Why pray? If God already knows what he is going to do and he is in total control, what is the point of praying?
Prayer is not so much about moving God as it is about Him moving us. You cannot be in the presence of God and come away from that experienced unchanged. This is how faith grows.
First let's get a better understanding of what prayer is. Prayer is more than just phrases where say a "blessing" on a meal, or we ask God to help people, or ask God give us things, prayer is two-way communication. My mentor, Gary Rohrmayer explains:
In every relationship there is talking and listening. The depth of that relationship depends on the quality and consistency of those two basic elements. When applied to our relationship with God, talking is prayer, listening is hearing God’s voice, and doing it repeatedly is our devotional life. One of the most important disciplines I have come to appreciate and value deeply is the discipline of spiritual listening.
Communication specialists say there are four levels of listening:
1) The first level is ignoring.
2) Second is pretending.
3) Third is selective listening.
4) The fourth level is what Steven Covey labels as empathic listening. He writes, "Empathic listening gets inside another person’s frame of reference. You look out through it, you see the world the way they see the world, you understand their paradigm, and you understand how they feel."
I believe this is the level of listening that God desires for his children. He wants us to get into his frame of reference, to see the world the way He sees the world and to understand how He feels.
We are usually living life at 20,000 RPMs, always on the run, running to the next appointment, running to beat a deadline, running to intervene in a crisis, running … running … running. The problem is that God only speaks to us at 500 RPMs.
This is your greatest challenge: How does one slow down enough to hear God’s voice, hear His heart and His affirming word of guidance and wisdom.
One thing I have learned over the years is that when I practice other spiritual disciplines they force me to slow down the RPMs in my spirit and get me into a better position to listen.
When I practice the discipline of studying God’s word (Ezra 7:10, Acts 17:11), it forces me to stop, focus and think.
When I practice the discipline of meditating on God’s word (Psalm 1:1-3), it forces me to go to another level of quietness.
As I ponder God’s truth and as I delight in all He says, I experience stability, comfort and refreshment in my inner being. When I practice the discipline of prayer (Philippians 4:4-7), it helps me change gears and moves me to a level of serenity that only God can produce.

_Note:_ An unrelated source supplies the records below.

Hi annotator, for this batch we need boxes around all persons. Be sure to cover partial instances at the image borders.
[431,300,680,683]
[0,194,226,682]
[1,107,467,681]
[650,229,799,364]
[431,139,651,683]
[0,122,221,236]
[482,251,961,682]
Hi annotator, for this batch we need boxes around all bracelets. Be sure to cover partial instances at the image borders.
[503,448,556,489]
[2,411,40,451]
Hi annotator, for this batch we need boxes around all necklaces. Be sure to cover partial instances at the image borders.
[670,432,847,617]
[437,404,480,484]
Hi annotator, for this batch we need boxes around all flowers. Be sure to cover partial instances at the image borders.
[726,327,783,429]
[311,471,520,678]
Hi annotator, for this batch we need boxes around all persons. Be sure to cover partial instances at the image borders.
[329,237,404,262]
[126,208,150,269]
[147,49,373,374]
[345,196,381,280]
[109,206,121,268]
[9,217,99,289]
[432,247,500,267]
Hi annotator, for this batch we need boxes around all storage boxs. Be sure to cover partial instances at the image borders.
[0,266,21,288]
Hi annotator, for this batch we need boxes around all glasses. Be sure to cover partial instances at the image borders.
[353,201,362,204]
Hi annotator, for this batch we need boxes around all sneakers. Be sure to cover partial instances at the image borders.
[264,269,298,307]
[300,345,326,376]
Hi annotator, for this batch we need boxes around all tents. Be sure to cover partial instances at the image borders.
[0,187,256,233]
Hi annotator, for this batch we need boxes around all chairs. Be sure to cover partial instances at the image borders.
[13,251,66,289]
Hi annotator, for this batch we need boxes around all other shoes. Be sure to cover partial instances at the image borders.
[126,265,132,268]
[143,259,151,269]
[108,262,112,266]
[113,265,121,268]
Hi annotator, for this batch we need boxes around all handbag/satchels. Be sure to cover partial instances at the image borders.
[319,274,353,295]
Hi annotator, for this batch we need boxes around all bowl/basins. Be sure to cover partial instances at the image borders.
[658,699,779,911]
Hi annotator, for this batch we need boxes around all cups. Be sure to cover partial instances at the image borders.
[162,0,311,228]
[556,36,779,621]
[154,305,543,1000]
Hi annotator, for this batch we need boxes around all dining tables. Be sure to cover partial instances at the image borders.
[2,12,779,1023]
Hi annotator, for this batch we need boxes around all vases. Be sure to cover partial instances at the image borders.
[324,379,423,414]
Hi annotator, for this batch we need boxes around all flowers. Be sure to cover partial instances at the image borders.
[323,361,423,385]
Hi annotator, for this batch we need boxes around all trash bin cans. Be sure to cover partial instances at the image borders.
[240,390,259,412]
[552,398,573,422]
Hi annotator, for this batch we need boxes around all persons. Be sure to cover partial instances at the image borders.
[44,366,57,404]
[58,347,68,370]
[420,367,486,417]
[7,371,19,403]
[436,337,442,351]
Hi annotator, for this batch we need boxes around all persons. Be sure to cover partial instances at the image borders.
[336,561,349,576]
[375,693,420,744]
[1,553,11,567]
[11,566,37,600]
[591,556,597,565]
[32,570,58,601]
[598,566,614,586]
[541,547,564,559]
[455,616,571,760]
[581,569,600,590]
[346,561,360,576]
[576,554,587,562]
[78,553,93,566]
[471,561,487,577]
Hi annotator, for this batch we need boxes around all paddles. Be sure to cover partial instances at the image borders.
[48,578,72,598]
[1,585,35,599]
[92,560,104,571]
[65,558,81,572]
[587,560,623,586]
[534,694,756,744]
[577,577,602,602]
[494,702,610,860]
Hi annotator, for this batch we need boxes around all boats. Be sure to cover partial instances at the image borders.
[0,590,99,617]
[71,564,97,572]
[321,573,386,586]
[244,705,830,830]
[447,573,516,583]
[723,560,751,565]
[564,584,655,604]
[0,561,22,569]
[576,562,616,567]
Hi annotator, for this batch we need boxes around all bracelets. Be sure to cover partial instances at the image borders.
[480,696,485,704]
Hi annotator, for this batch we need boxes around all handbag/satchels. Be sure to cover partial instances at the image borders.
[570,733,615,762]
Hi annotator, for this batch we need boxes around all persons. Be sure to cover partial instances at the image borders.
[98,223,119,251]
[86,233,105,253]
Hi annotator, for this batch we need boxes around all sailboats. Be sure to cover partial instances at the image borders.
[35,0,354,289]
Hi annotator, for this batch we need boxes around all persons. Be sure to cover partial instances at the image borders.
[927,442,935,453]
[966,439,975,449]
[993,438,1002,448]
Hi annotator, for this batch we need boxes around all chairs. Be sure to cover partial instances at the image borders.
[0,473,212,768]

It is a supernatural level that Paul describes as “… the peace of God, which transcends all understanding…” (Phil. 4:7 NIV)
When I practice the discipline of fasting (Psalm 35:13), it reduces my RPMs to another level because it has a humbling effect on my life. I look at fasting as breaking a normal routine to focus my attention on God and His desires, thus expressing my dependence on God.
When I practice the discipline of solitude (Luke 5:16) it slows me down even more because it frees me from the endless number of distractions that keep my RPMs elevated.
All these disciplines lead me to the discipline of stillness or silence (Psalm 131:1-2), which leads me to a place of safety, rest and comfort. “Like a weaned child with its mother…” (Ps 131:2 NIV). Weaned children come to their mothers not to eat but to rest. Solitude leads us to outward silence but stillness leads us to an inward silence so that we might hear God’s voice more clearly.
One spiritual discipline that helps wrap all these other disciplines together is the discipline of journaling. Journaling is a place where you write down and record the works and ways of God in your life.
Yet, journaling is also a way to reduce the RPMs to an appropriate level to hear God speak.
Bill Hybels made this confession, “I decided to try it. My first journal entry says this: Yesterday I said I hated the concept of journals and I still do. But if this is what it takes to rid myself of inauthentic spirituality, I’ll do it. If this is what it takes to reduce my RPMs enough to talk and walk with Christ, I’ll do it. I’ll journal.”
I love the story about Elijah, a frustrated leader struggling deeply with insecurity, who finds himself alone with God. When God says to him, “‘Go out and stand on the mountain in the presence of the LORD, for the LORD is about to pass by’. Then a great and powerful wind tore the mountains apart and shattered the rocks before the LORD, but the LORD was not in the wind. After the wind, there was an earthquake, but the LORD was not in the earthquake. After the earthquake came a fire, but the LORD was not in the fire. And after the fire came a gentle whisper. When Elijah heard it, he pulled his cloak over his face and went out and stood at the mouth of the cave. Then the voice said to him, ‘What are you doing here, Elijah?’” (I Kings 19:11-13 NIV). For this tired and frustrated leader, God did not speak in the wind, earthquake or fire but he spoke to him in a gentle whisper.
How many gentle whispers do I miss because I am traveling too fast to hear them?